>> START Selected excerpt

Overview & Supported Outputs

Reactive Reality creates 3D background scenes for with a parallax effect with 2D image input. Finished scenes can be used in our Virtual Try-on applications on Mobile and Desktop.

Scene Categories


Any scenes which fully meet our Standard Scene Requirements.



Any scenes which do not fully meet our Standard Scene Requirements. These are by default a custom job and charged on an hourly basis.


Requirements for Standard Scenes 


In order to qualify as a Standard Scene, the request must fully meet the following requirements:


  • Customer must provide the input photograph.

  • Image must be a real photograph. This means, no Computer Generated Imagery (CGI) is acceptable. 

  • If any logo or branding is visible, Reactive Reality needs to have specific clearance to display them. 

  • Specific landmarks and distinct pieces of architecture and art might be protected by copyright law, even if on public display, and might need clearance for commercial use. The responsibility to the image and content rights lies fully with the customer. Reactive Reality is excluded from any responsibility.

>> END Selected excerpt

* [Objectives]:
1: In the scene-requirements text, condense the point that begins "Specific landmarks and distinct pieces" into a short list of its main facts.
2: Write out the part of the scene-requirements text that opens with "Reactive Reality creates" and closes with "fully meet our Standard Scene Requirements.", swapping "Desktop" for "Web".

>> START Information supplied

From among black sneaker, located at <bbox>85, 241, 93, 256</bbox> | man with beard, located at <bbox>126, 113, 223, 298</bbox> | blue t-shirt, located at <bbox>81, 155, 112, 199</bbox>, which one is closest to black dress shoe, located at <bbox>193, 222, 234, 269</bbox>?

>> END Information supplied

* [Final results]:
1:
- Landmarks and distinctive architecture and art may be protected by copyright, even on public display, and may need clearance for commercial use.
- The customer is fully responsible for image and content rights.
- Reactive Reality is excluded from any responsibility.

2:
Reactive Reality creates 3D background scenes for with a parallax effect with 2D image input. Finished scenes can be used in our Virtual Try-on applications on Mobile and Web.

Scene Categories


Any scenes which fully meet our Standard Scene Requirements.